Lines of data
---

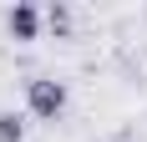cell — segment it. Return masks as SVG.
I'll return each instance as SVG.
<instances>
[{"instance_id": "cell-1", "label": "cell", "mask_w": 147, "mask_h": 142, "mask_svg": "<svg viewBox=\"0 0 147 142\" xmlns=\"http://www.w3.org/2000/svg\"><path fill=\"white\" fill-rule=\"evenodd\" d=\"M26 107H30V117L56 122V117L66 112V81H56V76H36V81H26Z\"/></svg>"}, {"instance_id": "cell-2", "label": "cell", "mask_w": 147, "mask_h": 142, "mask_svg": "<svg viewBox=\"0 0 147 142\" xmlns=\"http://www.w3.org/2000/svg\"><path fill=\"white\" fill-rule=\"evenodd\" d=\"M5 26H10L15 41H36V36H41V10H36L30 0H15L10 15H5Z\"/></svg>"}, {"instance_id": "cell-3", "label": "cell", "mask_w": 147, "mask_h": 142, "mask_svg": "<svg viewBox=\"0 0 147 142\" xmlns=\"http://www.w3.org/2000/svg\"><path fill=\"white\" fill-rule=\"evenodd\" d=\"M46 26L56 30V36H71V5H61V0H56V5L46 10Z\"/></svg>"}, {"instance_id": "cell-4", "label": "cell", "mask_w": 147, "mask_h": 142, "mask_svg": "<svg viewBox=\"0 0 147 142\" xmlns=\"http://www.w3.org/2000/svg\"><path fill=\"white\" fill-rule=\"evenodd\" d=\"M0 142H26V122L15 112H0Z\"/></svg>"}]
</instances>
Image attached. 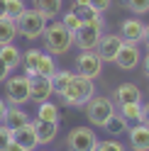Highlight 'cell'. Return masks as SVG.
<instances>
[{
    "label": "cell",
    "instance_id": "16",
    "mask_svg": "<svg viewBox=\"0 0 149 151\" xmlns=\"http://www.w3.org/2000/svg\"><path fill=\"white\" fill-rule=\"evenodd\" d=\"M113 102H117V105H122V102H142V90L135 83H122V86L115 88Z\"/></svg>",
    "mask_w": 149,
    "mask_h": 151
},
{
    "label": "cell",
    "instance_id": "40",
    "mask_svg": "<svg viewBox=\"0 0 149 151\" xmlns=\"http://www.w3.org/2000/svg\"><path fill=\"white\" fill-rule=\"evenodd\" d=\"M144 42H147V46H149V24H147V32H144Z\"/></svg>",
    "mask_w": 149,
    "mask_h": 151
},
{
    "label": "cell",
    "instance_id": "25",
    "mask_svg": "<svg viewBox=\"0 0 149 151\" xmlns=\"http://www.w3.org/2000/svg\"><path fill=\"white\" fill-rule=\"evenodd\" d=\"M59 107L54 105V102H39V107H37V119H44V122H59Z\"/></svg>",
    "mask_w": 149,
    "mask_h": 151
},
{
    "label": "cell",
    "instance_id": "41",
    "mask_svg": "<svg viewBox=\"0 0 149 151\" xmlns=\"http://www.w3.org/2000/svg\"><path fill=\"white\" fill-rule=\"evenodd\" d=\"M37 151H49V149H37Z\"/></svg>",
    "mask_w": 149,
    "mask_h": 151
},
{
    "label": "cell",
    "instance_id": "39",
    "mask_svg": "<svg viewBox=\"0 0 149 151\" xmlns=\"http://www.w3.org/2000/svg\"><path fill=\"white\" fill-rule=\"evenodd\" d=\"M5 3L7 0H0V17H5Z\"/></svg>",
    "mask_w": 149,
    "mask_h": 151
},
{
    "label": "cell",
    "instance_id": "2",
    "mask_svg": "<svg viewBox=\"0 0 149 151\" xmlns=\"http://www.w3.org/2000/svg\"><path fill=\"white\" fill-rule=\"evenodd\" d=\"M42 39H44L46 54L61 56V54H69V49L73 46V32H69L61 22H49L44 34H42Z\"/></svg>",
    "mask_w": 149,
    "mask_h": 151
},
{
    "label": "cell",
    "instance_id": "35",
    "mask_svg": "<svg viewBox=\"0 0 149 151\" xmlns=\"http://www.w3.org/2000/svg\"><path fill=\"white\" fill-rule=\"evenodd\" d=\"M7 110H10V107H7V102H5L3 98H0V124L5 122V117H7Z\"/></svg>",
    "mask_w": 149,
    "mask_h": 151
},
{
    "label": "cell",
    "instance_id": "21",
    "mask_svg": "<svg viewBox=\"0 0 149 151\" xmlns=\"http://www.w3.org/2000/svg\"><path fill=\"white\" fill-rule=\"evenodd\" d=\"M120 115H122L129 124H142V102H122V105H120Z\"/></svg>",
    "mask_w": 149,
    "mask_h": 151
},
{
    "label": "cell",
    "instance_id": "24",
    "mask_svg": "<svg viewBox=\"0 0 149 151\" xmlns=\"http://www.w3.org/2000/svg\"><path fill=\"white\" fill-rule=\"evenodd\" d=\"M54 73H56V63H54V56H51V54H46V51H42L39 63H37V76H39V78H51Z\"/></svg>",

---

**TASK REQUIREMENTS**
Can you extract, word for word, every line from the start of the entries through the line containing "26H10L15 41H36V36H41V10H36L30 0H15L10", including that line, and leave the pictures out?

**FINISHED EXERCISE**
cell — segment it. Return masks as SVG.
I'll return each instance as SVG.
<instances>
[{"instance_id": "cell-1", "label": "cell", "mask_w": 147, "mask_h": 142, "mask_svg": "<svg viewBox=\"0 0 147 142\" xmlns=\"http://www.w3.org/2000/svg\"><path fill=\"white\" fill-rule=\"evenodd\" d=\"M26 107H30V117L56 122V117L66 112V81H56V76H36V81H26Z\"/></svg>"}, {"instance_id": "cell-2", "label": "cell", "mask_w": 147, "mask_h": 142, "mask_svg": "<svg viewBox=\"0 0 147 142\" xmlns=\"http://www.w3.org/2000/svg\"><path fill=\"white\" fill-rule=\"evenodd\" d=\"M5 26H10L15 41H36V36H41V10H36L30 0H15L10 15H5Z\"/></svg>"}, {"instance_id": "cell-3", "label": "cell", "mask_w": 147, "mask_h": 142, "mask_svg": "<svg viewBox=\"0 0 147 142\" xmlns=\"http://www.w3.org/2000/svg\"><path fill=\"white\" fill-rule=\"evenodd\" d=\"M46 26L56 30V36H71V5H61V0H56V5L46 10Z\"/></svg>"}, {"instance_id": "cell-4", "label": "cell", "mask_w": 147, "mask_h": 142, "mask_svg": "<svg viewBox=\"0 0 147 142\" xmlns=\"http://www.w3.org/2000/svg\"><path fill=\"white\" fill-rule=\"evenodd\" d=\"M0 142H26V122L15 112H0Z\"/></svg>"}]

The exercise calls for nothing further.